··· BRANO DA LEGGERE

Scuola: come far amare la lingua italiana

I genitori trasmettono ai figli la passione per la nostra lingua in un solo modo, semplicissimo: usandola in tutta la sua ricchezza. È il consiglio di Tullio De Mauro, ex Ministro della pubblica istruzione

In Inghilterra il settimanale Time lancia l’allarme: “Lutto per la morte del corsivo”. Si riferisce alla generazione Y di bambini delle scuole elementari e medie che non sanno usare la penna, soppiantata dalla tastiera del computer. Anche da noi la situazione è complessa. In un momento in cui si parla di introdurre l’insegnamento del dialetto, a scuola i piccoli hanno difficoltà con l’italiano. «Preoccupa la scarsa dimestichezza con la scrittura e la lettura» avverte Tullio De Mauro. «Ma un segreto per insegnare ai più piccoli ad amare la nostra lingua c’è. Ed è racchiuso in famiglia, nei primi anni di vita dei figli». Parte di qui l’intervista al famoso linguista che tutto il mondo ci invidia.

Professore, come si fa a trasmettere ai bambini l’amore per la lingua italiana?

«Basta un gerundio: usandola. In tutta la sua ricchezza ed estensione. Creando a casa e a scuola un ambiente dove gli adulti parlino con i bambini, li ascoltino, rispondano alle loro domande».

Da dove iniziare?

«Dalle abitudini da salvare per una buona educazione linguistica e affettiva. Come mangiare insieme almeno una volta al giorno e abituarsi a leggere ai bambini qualche pagina di storie. Per esempio la sera, accompagnandoli a dormire».

Che tipo di storie?

······

Rispondi per favore a queste domande sull'articolo dedicato alla lingua italiana:
1. Quale incarico aveva ricoperto in passato Tullio De Mauro?
2. Quale settimanale ha lanciato l'allarme in Inghilterra?
3. Quante volte al giorno, almeno, De Mauro consiglia di mangiare insieme?
Le righe riportate qui non hanno alcun ruolo in questo lavoro.

··· DATI MOSTRATI

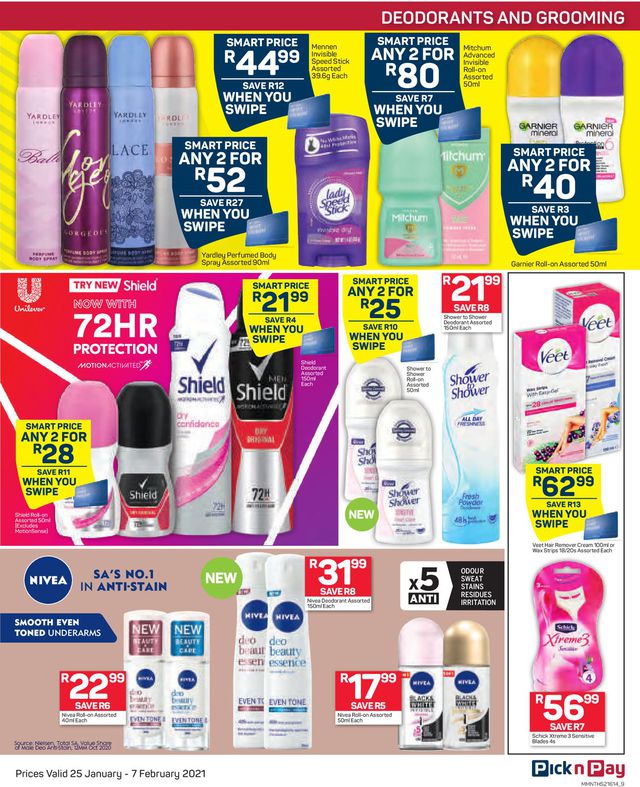 Pick n Pay Catalogue from 2021/01/25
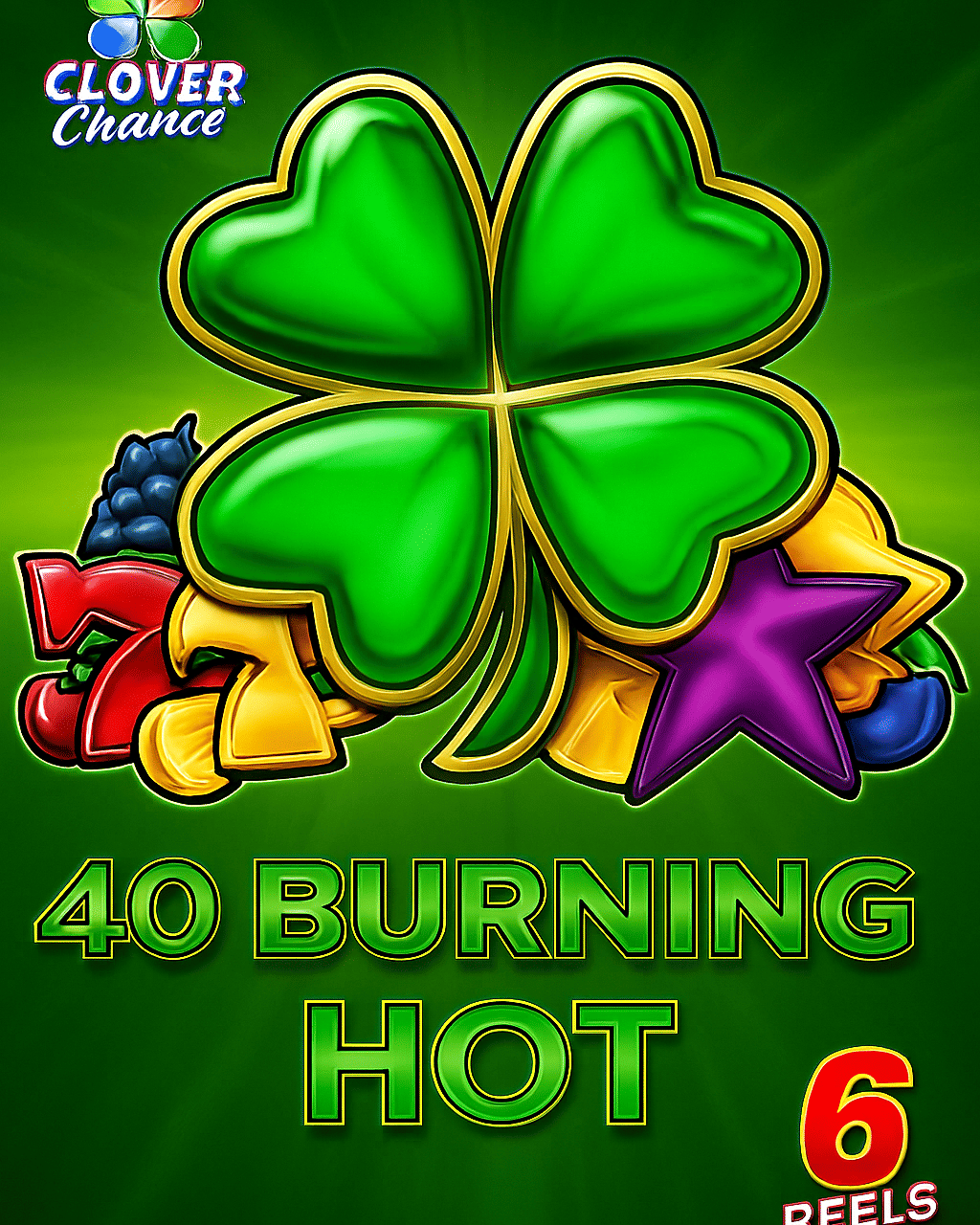 40 Burning Hot 6 reels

······

RISPOSTA —
1. Ministro della pubblica istruzione.
2. Il settimanale Time.
3. Almeno una volta al giorno.